David Brassard told the WSWS, “It began as a student strike, but it has gone way beyond that.
“I don’t think that the PQ is an alternative. We have a form of bipartisan politics in Quebec. For more than 40 years, we have had two right-wing parties.
“The CAQ [Coalition Avenir Québec] doesn’t have a single candidate elected under its banner. It’s the defunct [right-wing] ADQ. Yet CAQ occupies such a large place in the media. I cannot understand why the media give it such a large platform. At the same time there are political formations like Québec Solidaire and Option Nationale (a split-off from the PQ) that have interesting things to propose but they don’t get talked about.
“The student strike is taking place in a global context. We see the same thing for example in the United States where there are demonstrations organized at CUNY to challenge the tuition fees. We also see in Greece people rising up against austerity. I saw people who were saying, ‘This is not our austerity’.

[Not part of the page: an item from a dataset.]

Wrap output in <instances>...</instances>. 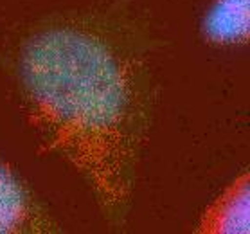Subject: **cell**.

“Globally, it’s the awakening of a new generation. People say if Egypt was capable of getting rid of a dictator, we can too. It’s not the same context, but perhaps we also can take to the streets and be heard.”
Audrée, another UQAM student, said she considers the student strike “more pertinent than ever.”
“I don’t at all think that elections will solve anything, no matter the result. I have the impression that this struggle can only be won by mobilization at the base.
“I don’t think that it is a political party that will deliver us what we want. It is us— citizens, students, workers, unemployed, men and women, who will bring it about.”
Speaking of the unions support for the PQ, Audrée said, “There has been some exploitation of our struggle on the part of the unions. They wanted to act as if they were our allies. But I don’t think the big trade union federations are for combative unionism (syndicalisme de combat.) They are too tied to the political class.
“If you want to speak about democracy, we can be inspired by the workers’ movements of the past, but not by contemporary union movements. Perhaps CLASSE is different, but one must remain critical.
“Anarchism has a place in CLASSE and I’m happy that there is that sort of thinking. I think it is important that there is a diversity of ways of looking at things, a diversity of tactics. I don’t think that we should diabolize any tendency apart from neoliberalism.”